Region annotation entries
● ● ● ● ● ● ●

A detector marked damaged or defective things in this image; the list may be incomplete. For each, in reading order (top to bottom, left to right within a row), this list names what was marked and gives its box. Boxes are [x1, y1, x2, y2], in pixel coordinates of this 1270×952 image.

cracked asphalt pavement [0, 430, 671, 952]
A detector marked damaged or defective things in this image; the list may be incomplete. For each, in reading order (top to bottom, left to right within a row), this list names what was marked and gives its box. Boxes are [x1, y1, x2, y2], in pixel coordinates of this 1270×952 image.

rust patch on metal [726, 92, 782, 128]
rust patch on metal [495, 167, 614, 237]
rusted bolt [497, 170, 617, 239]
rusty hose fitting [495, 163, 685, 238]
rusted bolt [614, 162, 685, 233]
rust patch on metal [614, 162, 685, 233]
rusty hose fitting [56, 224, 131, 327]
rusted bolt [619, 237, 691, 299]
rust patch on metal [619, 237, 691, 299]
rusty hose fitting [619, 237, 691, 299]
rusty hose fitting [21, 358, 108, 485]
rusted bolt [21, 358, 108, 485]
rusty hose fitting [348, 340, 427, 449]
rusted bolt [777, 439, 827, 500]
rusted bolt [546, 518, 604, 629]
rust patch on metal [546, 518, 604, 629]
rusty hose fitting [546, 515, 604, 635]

● ● ● ● ● ● ●

### WORK INSTRUCTIONS
Rewrite all of the lines above, swapping "damaged or defective things" for "faulty objects" and leaving everything else unchanged.

### COMPLETED TASK
A detector marked faulty objects in this image; the list may be incomplete. For each, in reading order (top to bottom, left to right within a row), this list names what was marked and gives its box. Boxes are [x1, y1, x2, y2], in pixel coordinates of this 1270×952 image.

cracked asphalt pavement [0, 430, 671, 952]
A detector marked faulty objects in this image; the list may be incomplete. For each, in reading order (top to bottom, left to right within a row), this list names what was marked and gives its box. Boxes are [x1, y1, x2, y2], in pixel coordinates of this 1270×952 image.

rust patch on metal [726, 92, 782, 128]
rust patch on metal [495, 167, 614, 237]
rusted bolt [497, 170, 617, 239]
rusty hose fitting [495, 163, 685, 238]
rusted bolt [614, 162, 685, 233]
rust patch on metal [614, 162, 685, 233]
rusty hose fitting [56, 224, 131, 327]
rusted bolt [619, 237, 691, 299]
rust patch on metal [619, 237, 691, 299]
rusty hose fitting [619, 237, 691, 299]
rusty hose fitting [21, 358, 108, 485]
rusted bolt [21, 358, 108, 485]
rusty hose fitting [348, 340, 427, 449]
rusted bolt [777, 439, 827, 500]
rusted bolt [546, 518, 604, 629]
rust patch on metal [546, 518, 604, 629]
rusty hose fitting [546, 515, 604, 635]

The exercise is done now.